In a word, although there were an hundred hard-steeled iron heads on one neck, and an hundred sharp, ready, cool, never rusting, brazen tongues in each head, and an hundred garrulous, loud, unceasing voices from each tongue, they could not recount or narrate, enumerate or tell, what all the Irish suffered in common, both men and women, laity and clergy, old and young, noble and ignoble, of the hardships and of injuring and of oppression, in every house, from those valiant, wrathful, purely pagan people.

Modern scholars recognize that such bloodcurdling accounts of Viking raids are vastly exaggerated.

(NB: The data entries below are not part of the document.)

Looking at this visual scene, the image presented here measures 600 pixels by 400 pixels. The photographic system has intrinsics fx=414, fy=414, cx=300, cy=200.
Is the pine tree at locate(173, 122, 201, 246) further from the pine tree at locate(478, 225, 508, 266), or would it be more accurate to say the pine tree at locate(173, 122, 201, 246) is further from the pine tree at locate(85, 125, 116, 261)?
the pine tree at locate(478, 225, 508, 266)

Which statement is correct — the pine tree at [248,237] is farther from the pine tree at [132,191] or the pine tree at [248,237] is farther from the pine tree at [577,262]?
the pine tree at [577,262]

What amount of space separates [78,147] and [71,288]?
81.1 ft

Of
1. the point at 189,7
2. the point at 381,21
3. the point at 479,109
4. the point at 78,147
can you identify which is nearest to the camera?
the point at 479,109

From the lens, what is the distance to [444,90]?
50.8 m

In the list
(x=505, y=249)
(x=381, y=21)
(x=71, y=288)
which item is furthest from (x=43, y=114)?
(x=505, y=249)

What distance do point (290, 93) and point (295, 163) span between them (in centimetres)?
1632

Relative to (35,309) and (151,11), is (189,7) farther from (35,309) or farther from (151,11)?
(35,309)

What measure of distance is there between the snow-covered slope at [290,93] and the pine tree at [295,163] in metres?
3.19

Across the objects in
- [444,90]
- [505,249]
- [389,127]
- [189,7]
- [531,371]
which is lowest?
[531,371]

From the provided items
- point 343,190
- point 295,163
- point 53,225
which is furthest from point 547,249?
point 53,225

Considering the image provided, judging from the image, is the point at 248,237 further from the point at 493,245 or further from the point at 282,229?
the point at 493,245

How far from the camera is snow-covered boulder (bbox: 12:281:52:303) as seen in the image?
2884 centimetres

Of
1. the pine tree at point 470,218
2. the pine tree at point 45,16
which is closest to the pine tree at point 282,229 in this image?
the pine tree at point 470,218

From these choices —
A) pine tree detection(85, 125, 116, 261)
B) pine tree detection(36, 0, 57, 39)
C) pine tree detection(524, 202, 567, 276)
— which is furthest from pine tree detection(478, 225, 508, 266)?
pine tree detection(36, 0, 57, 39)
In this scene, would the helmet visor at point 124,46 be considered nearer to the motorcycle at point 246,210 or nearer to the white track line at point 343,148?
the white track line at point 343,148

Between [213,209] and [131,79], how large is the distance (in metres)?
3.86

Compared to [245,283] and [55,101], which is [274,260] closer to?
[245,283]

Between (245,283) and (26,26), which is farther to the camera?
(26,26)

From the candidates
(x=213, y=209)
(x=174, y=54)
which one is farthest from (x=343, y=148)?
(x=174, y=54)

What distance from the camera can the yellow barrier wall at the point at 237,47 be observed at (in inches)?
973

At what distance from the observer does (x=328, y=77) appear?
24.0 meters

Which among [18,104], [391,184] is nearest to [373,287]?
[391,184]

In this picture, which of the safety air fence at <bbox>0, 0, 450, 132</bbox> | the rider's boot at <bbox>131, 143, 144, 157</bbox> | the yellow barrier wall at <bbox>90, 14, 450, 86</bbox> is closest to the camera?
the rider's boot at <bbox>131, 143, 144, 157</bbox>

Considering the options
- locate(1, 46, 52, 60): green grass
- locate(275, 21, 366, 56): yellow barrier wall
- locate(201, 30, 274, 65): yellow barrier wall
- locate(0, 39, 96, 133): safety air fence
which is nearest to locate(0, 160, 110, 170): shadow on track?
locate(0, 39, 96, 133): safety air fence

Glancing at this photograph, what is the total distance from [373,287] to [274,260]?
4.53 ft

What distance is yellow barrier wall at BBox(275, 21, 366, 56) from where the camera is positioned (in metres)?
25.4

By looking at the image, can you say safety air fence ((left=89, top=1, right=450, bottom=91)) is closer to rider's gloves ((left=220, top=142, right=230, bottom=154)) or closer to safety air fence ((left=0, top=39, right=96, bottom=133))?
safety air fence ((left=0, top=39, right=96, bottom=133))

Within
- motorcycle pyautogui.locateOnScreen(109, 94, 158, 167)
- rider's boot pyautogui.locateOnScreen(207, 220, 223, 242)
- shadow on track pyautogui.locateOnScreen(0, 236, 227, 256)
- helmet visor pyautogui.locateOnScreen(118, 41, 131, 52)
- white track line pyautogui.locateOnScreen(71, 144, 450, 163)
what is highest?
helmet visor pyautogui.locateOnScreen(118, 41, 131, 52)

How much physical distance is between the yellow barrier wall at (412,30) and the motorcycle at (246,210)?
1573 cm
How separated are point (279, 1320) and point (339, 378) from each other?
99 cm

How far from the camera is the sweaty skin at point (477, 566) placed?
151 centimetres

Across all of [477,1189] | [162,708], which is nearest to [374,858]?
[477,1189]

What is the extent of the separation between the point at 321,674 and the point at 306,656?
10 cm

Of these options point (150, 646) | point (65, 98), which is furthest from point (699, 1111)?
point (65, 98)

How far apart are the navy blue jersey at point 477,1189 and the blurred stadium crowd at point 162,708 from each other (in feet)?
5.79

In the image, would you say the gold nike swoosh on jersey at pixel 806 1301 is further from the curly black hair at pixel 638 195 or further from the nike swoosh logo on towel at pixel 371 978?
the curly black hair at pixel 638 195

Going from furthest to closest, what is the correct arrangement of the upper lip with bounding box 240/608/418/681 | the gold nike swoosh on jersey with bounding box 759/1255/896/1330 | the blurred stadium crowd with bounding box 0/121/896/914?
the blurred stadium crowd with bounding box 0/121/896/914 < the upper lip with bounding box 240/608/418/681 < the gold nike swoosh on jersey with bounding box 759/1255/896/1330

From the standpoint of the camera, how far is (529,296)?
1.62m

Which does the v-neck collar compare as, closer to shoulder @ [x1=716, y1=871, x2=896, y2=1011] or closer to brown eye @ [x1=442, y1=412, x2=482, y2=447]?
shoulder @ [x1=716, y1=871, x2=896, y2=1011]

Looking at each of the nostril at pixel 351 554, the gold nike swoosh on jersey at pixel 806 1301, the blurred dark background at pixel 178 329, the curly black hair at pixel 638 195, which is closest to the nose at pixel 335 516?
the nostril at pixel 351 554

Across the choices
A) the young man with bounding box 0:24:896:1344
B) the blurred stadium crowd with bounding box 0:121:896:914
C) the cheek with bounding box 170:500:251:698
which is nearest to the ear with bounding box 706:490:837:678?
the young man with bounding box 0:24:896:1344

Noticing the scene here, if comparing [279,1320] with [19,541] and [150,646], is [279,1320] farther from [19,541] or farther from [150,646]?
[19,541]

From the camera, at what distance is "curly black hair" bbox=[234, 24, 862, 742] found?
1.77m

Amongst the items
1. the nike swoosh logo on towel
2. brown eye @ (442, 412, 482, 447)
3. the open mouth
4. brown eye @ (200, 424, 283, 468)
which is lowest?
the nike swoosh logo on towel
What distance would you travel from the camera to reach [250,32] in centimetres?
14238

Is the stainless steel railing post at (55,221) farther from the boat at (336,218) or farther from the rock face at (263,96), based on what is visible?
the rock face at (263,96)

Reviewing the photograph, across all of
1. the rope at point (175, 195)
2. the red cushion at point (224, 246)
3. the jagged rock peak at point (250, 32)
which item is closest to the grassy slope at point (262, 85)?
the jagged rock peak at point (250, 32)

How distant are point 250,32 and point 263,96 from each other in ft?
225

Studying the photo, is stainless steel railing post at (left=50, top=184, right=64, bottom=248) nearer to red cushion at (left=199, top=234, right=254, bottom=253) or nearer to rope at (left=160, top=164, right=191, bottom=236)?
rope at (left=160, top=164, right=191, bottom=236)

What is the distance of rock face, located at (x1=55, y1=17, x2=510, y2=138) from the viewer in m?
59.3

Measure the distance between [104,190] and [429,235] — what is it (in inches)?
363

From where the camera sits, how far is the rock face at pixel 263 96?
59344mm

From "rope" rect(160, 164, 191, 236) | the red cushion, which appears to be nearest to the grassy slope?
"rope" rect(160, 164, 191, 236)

Yet European writers still tend to dismiss the Scandinavians as bloody barbarians, irrelevant to the main flow of Western culture and ideas. Often this has been done at the expense of a certain logic. For example, David Talbot Rice writes:

From the eighth to the eleventh centuries indeed the role of the Vikings was perhaps more influential than that of any other single ethnic group in Western Europe… The Vikings were thus great travellers and they performed outstanding feats of navigation; their cities were great centres of trade; their art was original, creative and influential; they boasted a fine literature and a developed culture. Was it truly a civilization? It must, I think, be admitted that it was not… The touch of humanism which is the hallmark of civilization was absent.

This same attitude is reflected in the opinion of Lord Clark:

When one considers the Icelandic sagas, which are among the great books of the world, one must admit that the Norsemen produced a culture. But was it civilization?… Civilization means something more than energy and will and creative power: something the early Norsemen hadn’t got, but which, even in their time, was beginning to reappear in Western Europe. How can I define it.? Well, very shortly, a sense of permanence. The wanderers and invaders were in a continual state of flux. They didn’t feel the need to look forward beyond the next March or the next voyage or the next battle. And for that reason it didn’t occur to them to build stone houses, or to write books.